Les biens aéronautiques redeviennent la première source de nos exportations, après une baisse en 2017, pour atteindre 37 M EUR (40% de l’ensemble des exportations), soit une croissance de +11% par rapport à 2017. Le niveau des exportations de biens aéronautiques en 2018 restent toutefois inférieur à celui de 2015 (63 M EUR), élevé du fait d’une croissance rapide du transport aérien en Birmanie. Les exportations aéronautiques vers la Birmanie en 2019 devraient cependant se maintenir.

Les exportations pharmaceutiques françaises (22% de l’ensemble des exportations françaises) augmentent fortement en 2018 pour atteindre 20 M EUR (+6% par rapport à 2017). Ce secteur dynamique profite des bonnes ventes des entreprises pharmaceutiques implantées en Birmanie, mais également du dynamisme des exportations de cosmétiques.

Les exportations de machines et équipements électriques se sont effondrées de 75% en 2018 pour revenir à 14 M EUR, après avoir fortement augmenté en 2017 grâce à la livraison de turbines à gaz et avoir atteint un niveau record de 56 M EUR (devenant ainsi en 2017 notre premier secteur d’exportations).

Ces chiffres ne comprennent pas les produits français exportés vers Singapour puis réexportés vers la Birmanie. Ces échanges indirects concernent principalement les vins et spiritueux et, dans une moindre mesure des équipements stockés par les grandes entreprises françaises à Singapour (équipements électriques, pièces de rechange aéronautiques, produits pharmaceutiques notamment) puis réexportés dans la région.

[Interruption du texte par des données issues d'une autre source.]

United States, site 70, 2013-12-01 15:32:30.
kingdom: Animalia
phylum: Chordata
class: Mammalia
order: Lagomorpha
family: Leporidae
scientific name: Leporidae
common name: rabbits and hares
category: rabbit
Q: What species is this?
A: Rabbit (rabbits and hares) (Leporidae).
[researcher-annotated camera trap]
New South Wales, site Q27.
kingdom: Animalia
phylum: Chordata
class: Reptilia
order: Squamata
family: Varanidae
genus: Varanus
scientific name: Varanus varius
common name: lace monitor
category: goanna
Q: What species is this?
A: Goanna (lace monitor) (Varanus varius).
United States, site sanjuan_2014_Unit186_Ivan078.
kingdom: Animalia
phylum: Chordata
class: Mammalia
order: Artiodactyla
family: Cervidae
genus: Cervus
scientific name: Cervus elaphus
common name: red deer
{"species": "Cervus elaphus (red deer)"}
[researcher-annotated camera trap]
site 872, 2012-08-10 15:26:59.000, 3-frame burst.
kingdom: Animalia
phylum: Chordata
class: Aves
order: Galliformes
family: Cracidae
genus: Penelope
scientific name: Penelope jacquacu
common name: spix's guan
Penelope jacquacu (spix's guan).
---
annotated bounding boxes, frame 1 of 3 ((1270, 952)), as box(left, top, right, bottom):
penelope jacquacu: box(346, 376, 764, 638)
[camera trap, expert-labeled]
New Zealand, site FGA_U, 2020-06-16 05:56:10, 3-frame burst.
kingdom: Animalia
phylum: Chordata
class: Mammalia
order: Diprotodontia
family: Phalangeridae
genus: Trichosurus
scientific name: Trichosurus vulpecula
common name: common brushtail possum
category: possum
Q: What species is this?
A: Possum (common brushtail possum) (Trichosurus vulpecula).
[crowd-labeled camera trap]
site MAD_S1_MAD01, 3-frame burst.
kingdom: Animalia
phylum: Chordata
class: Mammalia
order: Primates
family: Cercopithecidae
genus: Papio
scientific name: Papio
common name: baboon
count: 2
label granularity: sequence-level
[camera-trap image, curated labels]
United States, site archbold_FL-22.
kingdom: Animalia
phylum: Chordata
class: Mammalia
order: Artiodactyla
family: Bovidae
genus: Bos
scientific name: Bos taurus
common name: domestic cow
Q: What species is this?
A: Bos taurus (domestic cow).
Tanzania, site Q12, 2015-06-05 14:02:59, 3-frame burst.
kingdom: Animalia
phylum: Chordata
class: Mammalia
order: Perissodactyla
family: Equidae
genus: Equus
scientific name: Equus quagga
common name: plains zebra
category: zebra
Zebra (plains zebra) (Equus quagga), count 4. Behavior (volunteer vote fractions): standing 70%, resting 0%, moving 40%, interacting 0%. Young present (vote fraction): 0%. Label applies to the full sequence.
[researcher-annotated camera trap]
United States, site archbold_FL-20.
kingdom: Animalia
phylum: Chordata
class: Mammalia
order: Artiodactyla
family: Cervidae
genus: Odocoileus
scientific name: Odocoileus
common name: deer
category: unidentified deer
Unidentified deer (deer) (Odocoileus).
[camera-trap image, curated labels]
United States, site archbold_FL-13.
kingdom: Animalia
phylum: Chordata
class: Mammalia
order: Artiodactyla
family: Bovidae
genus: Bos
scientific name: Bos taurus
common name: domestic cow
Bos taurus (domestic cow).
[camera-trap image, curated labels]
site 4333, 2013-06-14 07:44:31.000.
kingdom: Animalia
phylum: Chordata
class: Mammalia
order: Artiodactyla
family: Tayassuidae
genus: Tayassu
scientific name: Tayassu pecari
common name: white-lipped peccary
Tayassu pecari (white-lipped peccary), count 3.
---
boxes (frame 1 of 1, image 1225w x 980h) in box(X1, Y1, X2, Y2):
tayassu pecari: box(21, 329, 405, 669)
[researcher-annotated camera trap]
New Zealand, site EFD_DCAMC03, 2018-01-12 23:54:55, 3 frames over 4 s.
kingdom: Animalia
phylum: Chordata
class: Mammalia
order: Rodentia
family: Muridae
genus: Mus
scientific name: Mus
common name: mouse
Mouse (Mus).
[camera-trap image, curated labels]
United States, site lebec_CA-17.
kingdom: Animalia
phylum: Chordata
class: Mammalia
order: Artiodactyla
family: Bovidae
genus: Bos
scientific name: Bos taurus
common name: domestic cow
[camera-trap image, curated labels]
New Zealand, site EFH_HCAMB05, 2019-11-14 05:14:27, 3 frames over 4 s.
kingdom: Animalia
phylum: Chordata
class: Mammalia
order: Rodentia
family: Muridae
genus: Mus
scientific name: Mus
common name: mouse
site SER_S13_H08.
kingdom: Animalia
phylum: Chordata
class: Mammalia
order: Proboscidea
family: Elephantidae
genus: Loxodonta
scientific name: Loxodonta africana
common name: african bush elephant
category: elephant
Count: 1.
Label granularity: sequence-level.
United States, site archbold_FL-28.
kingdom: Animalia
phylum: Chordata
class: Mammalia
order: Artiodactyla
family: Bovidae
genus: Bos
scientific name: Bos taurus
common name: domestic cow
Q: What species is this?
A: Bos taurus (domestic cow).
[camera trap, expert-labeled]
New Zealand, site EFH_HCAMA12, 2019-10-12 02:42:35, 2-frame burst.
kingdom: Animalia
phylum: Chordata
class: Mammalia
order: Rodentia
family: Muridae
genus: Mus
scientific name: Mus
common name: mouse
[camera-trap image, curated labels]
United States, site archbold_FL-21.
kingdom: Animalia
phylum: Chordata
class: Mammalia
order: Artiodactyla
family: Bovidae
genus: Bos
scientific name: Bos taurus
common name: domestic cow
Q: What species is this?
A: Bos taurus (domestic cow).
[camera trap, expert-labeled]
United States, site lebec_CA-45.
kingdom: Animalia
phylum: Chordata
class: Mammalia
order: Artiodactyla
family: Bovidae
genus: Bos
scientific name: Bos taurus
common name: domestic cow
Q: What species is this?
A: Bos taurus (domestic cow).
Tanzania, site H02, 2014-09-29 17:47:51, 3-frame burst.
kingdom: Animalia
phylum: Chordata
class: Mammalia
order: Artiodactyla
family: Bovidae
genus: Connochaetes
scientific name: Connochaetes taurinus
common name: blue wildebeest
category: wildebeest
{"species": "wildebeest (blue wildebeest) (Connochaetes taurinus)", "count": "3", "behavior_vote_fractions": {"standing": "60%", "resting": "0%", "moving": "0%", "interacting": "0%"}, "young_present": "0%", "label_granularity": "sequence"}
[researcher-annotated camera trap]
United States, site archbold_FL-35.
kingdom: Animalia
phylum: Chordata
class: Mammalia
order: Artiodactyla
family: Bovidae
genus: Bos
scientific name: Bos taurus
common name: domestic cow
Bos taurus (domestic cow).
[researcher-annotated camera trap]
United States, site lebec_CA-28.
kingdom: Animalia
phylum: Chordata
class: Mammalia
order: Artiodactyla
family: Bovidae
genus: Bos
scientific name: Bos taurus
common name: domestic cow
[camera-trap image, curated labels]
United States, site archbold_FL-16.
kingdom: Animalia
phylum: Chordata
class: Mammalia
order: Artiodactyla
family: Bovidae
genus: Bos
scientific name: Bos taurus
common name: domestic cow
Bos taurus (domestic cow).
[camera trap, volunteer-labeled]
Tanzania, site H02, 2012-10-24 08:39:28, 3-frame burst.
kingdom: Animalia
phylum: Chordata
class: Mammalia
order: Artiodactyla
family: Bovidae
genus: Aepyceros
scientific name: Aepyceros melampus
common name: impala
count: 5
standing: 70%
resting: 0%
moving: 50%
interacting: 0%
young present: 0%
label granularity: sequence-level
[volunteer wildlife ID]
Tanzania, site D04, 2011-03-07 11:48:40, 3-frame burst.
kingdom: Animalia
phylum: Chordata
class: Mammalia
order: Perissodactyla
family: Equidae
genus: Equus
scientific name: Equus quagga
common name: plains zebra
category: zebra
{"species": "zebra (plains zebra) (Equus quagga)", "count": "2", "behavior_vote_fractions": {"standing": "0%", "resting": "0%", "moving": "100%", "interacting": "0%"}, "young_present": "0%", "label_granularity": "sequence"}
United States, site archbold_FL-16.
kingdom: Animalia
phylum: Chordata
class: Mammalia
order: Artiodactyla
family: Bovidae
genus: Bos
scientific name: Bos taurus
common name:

II) Les importations françaises en Birmanie

La croissance exponentielle des importations françaises depuis 2012 ne faiblit pas. En 2018, les importations françaises en provenance de Birmanie progressent de 47% pour atteindre 330 M EUR, contre 225 M EUR en 2016 (à titre de comparaison, le montant total des exportations birmanes progresse de + 21% sur l’année fiscale 2017/2018).

Comme en 2017, cette croissance forte s’explique quasi-exclusivement par le dynamisme de la confection qui représente désormais 72% des exportations birmanes vers la France (239 M EUR, +52% de croissance par rapport à 2017). Le secteur continue de profiter du rétablissement du système de préférences généralisées en 2013, ainsi que des faibles coûts de la main d’œuvre birmane et de sa relative productivité. La production textile birmane ne souffre pas pour l’instant des conséquences politiques de la crise dans le Rakhine. Les acheteurs semblent avoir surmonté les craintes de potentielles campagnes de boycott des produits birmans.

Les ventes de joaillerie et bijouterie, 21% des exportations birmanes vers la France, progressent également en 2018 à 69 M EUR (+40%) mais moins fortement que l’année précédente, où nos importations avaient progressé de 82%.

Enfin, les produits des industries agroalimentaires, essentiellement issus du travail des grains, plus particulièrement les légumineux secs, constituent 4% des exportations birmanes vers la France soit 12 M EUR et sont en légère hausse de 7% en 2018.

 

III) Le solde des échanges commerciaux bilatéraux entre la France et la Birmanie

En 2016, pour la première fois en dix ans, la France a enregistré un déficit commercial avec la Birmanie. Ce déficit a quasi quadruplé en 2017 pour représenter 96 M EUR, et s’aggrave lourdement en 2018 pour atteindre 236 M EUR.